What you will do: Can you retype, character for character, the part of the records that opens with their first line and closes with the line containing "174L90 135L0 126V255H63L103", both ends included?

○ ○ ○ ○

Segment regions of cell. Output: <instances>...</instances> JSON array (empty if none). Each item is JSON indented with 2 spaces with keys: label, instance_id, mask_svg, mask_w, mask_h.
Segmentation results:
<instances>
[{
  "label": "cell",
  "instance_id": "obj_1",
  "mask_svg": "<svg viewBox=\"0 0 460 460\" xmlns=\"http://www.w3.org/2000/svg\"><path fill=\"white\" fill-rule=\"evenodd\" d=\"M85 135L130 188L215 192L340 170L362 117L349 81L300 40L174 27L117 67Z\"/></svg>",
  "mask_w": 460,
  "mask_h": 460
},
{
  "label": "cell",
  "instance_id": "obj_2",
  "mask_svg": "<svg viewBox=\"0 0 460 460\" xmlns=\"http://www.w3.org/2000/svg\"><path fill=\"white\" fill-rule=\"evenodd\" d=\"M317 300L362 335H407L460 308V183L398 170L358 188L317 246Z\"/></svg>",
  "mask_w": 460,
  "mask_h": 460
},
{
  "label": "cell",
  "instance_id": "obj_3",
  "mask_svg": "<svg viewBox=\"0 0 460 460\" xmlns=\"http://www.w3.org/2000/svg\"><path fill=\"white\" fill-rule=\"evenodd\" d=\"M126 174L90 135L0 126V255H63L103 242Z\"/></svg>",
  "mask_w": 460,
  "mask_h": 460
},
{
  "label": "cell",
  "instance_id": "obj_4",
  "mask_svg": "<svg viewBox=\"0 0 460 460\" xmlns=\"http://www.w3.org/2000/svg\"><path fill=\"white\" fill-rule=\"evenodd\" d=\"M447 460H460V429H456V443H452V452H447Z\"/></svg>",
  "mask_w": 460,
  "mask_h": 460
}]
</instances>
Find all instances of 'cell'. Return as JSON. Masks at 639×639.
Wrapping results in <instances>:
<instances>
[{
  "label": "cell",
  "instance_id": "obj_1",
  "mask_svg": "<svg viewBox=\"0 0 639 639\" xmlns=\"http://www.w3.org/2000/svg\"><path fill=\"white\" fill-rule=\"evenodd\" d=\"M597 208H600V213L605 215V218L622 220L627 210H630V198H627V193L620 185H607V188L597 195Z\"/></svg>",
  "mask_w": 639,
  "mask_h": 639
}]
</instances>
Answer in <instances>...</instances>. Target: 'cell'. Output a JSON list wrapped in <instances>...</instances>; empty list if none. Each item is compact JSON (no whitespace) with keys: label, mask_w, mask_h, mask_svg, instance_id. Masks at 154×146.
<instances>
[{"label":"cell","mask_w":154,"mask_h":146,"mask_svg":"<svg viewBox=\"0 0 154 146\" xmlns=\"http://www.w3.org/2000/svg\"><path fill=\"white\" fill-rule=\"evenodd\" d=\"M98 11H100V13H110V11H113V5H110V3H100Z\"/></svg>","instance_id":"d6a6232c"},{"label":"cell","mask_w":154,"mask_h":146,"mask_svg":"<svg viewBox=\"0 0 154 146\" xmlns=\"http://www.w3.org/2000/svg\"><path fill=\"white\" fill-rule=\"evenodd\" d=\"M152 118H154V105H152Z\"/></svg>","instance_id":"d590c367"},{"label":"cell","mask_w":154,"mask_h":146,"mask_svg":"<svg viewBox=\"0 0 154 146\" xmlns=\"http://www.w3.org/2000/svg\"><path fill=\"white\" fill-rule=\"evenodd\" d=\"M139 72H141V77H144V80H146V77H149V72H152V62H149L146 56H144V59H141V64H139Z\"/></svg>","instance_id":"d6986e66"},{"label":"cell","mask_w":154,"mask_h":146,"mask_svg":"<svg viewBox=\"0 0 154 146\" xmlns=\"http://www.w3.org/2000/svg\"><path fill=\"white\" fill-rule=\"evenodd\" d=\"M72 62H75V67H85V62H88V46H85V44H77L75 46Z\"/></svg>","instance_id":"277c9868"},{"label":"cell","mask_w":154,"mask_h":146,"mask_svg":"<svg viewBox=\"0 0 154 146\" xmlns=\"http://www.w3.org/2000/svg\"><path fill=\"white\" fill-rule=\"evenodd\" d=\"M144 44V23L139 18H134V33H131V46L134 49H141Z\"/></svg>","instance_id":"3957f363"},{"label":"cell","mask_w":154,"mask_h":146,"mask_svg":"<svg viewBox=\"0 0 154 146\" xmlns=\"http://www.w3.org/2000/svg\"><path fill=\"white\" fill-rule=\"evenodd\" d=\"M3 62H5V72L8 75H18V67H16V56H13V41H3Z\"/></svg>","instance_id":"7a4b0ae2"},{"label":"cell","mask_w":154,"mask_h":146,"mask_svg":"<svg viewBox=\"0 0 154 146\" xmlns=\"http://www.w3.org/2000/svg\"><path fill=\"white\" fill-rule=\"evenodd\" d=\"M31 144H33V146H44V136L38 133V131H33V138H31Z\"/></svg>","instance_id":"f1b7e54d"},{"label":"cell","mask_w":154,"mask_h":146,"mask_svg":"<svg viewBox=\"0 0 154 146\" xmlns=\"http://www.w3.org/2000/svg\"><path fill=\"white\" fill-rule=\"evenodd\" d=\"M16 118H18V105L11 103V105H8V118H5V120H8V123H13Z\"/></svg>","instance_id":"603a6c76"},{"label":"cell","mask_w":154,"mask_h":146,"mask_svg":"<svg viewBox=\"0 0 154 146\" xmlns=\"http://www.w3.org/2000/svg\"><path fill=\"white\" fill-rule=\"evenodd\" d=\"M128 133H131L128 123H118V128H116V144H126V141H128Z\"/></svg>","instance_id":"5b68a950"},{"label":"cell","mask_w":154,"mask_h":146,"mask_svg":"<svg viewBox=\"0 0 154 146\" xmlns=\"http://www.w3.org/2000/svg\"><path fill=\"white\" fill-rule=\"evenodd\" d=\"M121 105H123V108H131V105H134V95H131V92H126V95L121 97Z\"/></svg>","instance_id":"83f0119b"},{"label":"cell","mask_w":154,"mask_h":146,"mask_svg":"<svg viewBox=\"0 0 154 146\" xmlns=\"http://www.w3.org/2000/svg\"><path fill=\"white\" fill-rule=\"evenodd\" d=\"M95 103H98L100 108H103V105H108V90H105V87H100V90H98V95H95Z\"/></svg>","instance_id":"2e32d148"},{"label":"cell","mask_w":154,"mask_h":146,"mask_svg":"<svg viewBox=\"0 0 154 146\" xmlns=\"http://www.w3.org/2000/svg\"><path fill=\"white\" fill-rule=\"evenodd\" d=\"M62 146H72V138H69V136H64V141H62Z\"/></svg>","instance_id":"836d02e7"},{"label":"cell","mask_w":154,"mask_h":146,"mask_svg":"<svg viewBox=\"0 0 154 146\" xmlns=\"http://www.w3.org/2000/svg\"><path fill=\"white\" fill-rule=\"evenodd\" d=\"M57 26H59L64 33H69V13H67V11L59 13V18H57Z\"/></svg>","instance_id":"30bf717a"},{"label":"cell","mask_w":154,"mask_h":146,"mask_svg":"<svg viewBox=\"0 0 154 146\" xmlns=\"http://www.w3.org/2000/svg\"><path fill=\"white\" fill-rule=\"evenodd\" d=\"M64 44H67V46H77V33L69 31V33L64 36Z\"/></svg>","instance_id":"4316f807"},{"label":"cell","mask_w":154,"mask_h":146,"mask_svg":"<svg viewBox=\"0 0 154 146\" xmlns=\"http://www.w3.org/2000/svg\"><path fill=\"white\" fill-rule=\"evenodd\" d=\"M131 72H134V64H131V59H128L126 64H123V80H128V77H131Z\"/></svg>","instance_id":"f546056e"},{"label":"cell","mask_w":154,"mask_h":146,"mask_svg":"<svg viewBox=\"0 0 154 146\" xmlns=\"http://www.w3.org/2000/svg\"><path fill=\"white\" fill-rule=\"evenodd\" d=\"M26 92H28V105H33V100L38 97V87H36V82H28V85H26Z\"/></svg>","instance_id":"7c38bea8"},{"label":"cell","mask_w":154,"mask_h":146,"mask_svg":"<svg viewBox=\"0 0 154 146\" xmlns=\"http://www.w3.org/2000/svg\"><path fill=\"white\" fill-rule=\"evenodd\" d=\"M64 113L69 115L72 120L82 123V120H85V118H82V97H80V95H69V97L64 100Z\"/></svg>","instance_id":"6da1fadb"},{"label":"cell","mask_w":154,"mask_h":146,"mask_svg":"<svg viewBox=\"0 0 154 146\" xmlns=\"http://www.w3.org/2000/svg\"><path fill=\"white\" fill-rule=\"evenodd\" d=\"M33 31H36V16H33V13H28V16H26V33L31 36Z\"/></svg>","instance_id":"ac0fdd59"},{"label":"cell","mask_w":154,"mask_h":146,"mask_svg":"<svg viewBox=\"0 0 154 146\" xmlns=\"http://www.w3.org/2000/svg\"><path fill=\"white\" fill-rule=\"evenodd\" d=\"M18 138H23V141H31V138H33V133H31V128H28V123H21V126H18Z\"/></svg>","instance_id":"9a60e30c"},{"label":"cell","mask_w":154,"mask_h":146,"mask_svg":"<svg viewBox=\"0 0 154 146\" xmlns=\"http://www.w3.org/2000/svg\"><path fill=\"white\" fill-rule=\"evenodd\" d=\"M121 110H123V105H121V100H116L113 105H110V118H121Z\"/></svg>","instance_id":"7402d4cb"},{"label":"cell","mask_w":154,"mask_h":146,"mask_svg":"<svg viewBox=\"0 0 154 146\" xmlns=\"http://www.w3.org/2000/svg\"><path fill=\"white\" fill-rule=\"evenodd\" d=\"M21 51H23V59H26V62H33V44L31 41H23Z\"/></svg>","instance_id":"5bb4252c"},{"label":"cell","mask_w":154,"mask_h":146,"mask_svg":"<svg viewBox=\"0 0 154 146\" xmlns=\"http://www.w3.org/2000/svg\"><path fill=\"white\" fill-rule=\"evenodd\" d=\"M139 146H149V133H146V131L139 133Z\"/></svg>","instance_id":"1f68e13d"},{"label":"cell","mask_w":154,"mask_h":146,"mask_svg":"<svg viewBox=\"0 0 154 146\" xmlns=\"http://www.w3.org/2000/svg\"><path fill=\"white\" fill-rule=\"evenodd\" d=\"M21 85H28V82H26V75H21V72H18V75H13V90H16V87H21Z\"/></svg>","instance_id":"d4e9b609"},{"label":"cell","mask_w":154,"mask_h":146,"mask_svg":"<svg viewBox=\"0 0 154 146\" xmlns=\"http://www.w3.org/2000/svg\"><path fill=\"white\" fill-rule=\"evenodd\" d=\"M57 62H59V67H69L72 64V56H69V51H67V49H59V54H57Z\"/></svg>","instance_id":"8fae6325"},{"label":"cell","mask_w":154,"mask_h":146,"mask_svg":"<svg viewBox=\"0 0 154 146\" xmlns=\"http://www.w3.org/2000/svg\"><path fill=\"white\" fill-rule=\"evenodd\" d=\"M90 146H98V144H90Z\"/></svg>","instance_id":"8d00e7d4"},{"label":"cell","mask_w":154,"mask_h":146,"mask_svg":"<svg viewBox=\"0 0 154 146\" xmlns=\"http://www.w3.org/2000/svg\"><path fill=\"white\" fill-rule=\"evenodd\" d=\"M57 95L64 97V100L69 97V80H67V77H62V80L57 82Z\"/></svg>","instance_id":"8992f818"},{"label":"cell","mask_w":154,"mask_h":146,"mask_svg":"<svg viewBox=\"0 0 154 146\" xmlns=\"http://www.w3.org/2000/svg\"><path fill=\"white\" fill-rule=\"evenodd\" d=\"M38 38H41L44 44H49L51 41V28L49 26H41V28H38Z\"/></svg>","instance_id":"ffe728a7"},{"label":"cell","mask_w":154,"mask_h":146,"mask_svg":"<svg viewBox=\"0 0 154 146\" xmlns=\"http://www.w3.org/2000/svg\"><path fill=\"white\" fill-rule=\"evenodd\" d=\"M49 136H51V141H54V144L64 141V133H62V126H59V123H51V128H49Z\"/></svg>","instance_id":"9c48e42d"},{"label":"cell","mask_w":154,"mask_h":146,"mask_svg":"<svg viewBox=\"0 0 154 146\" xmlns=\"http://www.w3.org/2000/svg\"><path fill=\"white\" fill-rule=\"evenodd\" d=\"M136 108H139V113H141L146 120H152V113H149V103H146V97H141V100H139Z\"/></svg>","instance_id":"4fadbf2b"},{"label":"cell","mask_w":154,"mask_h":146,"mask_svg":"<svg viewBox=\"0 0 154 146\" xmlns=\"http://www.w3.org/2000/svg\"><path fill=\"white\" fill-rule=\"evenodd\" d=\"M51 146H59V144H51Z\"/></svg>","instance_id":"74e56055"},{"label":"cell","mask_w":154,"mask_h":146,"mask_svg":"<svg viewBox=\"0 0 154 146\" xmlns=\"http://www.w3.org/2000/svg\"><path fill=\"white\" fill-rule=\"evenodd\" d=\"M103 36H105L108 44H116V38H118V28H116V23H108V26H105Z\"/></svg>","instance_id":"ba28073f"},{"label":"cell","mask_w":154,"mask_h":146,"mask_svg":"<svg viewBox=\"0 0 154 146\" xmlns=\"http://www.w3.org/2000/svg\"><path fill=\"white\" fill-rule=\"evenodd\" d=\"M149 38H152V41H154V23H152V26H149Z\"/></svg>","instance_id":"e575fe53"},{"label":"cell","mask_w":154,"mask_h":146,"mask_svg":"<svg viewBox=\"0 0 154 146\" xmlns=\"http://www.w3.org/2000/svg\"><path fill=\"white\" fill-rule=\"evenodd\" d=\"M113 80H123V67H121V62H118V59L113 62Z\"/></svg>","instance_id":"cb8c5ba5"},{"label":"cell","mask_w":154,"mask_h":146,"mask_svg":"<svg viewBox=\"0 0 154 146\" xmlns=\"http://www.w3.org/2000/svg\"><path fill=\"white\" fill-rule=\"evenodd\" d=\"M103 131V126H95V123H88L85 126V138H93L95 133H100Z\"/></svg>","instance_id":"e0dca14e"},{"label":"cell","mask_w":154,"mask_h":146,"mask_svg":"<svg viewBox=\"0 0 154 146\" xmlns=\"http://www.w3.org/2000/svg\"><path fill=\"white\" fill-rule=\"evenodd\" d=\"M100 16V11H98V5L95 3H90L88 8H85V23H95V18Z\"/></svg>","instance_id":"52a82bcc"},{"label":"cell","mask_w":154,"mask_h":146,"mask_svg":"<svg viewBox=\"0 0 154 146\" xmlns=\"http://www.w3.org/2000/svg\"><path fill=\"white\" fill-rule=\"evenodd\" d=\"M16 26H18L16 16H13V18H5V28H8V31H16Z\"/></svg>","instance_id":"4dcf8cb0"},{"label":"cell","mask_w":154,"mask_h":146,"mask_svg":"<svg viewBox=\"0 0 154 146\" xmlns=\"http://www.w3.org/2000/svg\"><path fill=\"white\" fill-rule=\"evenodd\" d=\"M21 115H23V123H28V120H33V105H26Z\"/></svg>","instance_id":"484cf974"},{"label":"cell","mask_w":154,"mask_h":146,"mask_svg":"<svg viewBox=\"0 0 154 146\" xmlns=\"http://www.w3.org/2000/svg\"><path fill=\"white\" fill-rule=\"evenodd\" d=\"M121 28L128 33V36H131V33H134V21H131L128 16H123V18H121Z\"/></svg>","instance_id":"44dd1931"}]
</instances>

○ ○ ○ ○

Expected answer:
Segment regions of cell. Output: <instances>...</instances> JSON array (empty if none). Each item is JSON indented with 2 spaces with keys: label, instance_id, mask_svg, mask_w, mask_h.
Segmentation results:
<instances>
[{
  "label": "cell",
  "instance_id": "obj_1",
  "mask_svg": "<svg viewBox=\"0 0 460 460\" xmlns=\"http://www.w3.org/2000/svg\"><path fill=\"white\" fill-rule=\"evenodd\" d=\"M85 135L130 188L215 192L340 170L362 117L349 81L300 40L174 27L117 67Z\"/></svg>",
  "mask_w": 460,
  "mask_h": 460
},
{
  "label": "cell",
  "instance_id": "obj_2",
  "mask_svg": "<svg viewBox=\"0 0 460 460\" xmlns=\"http://www.w3.org/2000/svg\"><path fill=\"white\" fill-rule=\"evenodd\" d=\"M317 300L362 335H407L460 308V183L398 170L358 188L317 246Z\"/></svg>",
  "mask_w": 460,
  "mask_h": 460
},
{
  "label": "cell",
  "instance_id": "obj_3",
  "mask_svg": "<svg viewBox=\"0 0 460 460\" xmlns=\"http://www.w3.org/2000/svg\"><path fill=\"white\" fill-rule=\"evenodd\" d=\"M126 174L90 135L0 126V255H63L103 242Z\"/></svg>",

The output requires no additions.